To enable this model, Scratch Wireless has tapped open source technology to develop a modified version of Android that runs on the Motorola Proton Q, the company’s launch device (though it’s looking to expand that part of its offering), that uses WiFi as the primary network and cellular as a gap-filler.

“WiFi, like water, is plentiful and it’s cheap,” Scratch Wireless co-founder and CEO Alan Berrey said during a Webcast this week that was sponsored by Scratch Wireless and presented by Multichannel News (an archive of it is available here).

But he also thinks that cable is getting short-changed when mobile devices are using WiFi to offload data on their mobile devices, calling it a “pretty one-sided deal.” Cable operators, Berrey said, are being “paid a pittance” for that part of the distribution.

Without any formal WiFi access deals, Scratch customers on average are connected via WiFi 84% of the time, he said.

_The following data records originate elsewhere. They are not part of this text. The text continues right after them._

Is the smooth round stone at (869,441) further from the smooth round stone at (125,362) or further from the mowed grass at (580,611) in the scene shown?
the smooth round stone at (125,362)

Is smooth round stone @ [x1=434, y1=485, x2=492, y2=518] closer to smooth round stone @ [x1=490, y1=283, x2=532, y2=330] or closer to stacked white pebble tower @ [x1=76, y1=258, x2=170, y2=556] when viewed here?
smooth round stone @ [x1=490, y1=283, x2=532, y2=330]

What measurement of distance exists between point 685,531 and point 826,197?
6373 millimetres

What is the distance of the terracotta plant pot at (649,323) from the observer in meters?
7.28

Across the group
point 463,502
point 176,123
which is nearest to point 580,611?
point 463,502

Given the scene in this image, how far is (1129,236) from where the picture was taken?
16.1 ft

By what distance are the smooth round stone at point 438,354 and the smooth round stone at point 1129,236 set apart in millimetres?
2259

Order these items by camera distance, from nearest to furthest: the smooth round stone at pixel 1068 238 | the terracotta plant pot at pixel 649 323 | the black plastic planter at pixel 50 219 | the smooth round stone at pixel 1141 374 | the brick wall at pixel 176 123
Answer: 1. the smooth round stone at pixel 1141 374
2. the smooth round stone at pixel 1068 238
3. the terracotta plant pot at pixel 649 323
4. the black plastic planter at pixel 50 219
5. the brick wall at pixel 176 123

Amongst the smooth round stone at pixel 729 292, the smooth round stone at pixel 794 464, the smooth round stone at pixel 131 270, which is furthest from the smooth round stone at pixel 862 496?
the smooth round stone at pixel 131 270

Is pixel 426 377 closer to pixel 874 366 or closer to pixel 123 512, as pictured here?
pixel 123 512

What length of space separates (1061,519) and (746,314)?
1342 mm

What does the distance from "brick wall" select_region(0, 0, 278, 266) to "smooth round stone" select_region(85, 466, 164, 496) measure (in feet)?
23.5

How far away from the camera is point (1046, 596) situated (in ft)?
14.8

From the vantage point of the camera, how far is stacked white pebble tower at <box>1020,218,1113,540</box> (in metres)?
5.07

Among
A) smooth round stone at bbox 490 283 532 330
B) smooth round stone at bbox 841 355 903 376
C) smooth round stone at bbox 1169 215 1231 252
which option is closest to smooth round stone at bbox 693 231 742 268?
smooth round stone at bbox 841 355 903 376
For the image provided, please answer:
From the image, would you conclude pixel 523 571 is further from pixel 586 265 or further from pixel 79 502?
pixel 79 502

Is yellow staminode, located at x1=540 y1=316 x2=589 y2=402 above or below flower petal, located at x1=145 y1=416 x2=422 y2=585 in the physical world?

He said Scratch Wireless is in “active discussions” with cable operators, and anticipates that pilots could start as soon as this summer, and possibly follow by initial deployments in the fall. “They seem hungry for a solution and a way to compete in the mobile space,” Berrey said.

Most of us grew up with cellular being first for voice and data. The WiFi First approach “flips it on its head,” said fellow panelist Carrie MacGillvray, the vice president of mobile services, internet of things, and network infrastructure at IDC.

WiFi First also offers operators an “opportunity to compete head-to-head with the mobile operators,” she said, noting later that broader WiFi deployments matched with the federation of those hotspots give cable an opportunity to serve customers on a national scale.

But as I mentioned earlier, it’s unlikely that WiFi, which currently offers “static mobility” (as MacGillvray aptly calls it), can do the job on its own. Cable still needs a form of cellular backup.

And Berrey agrees, noting that even Scratch’s solution isn’t complete without its connection to Sprint. But the WiFi First approach puts cellular “in its appropriate second chair position on the device,” he said.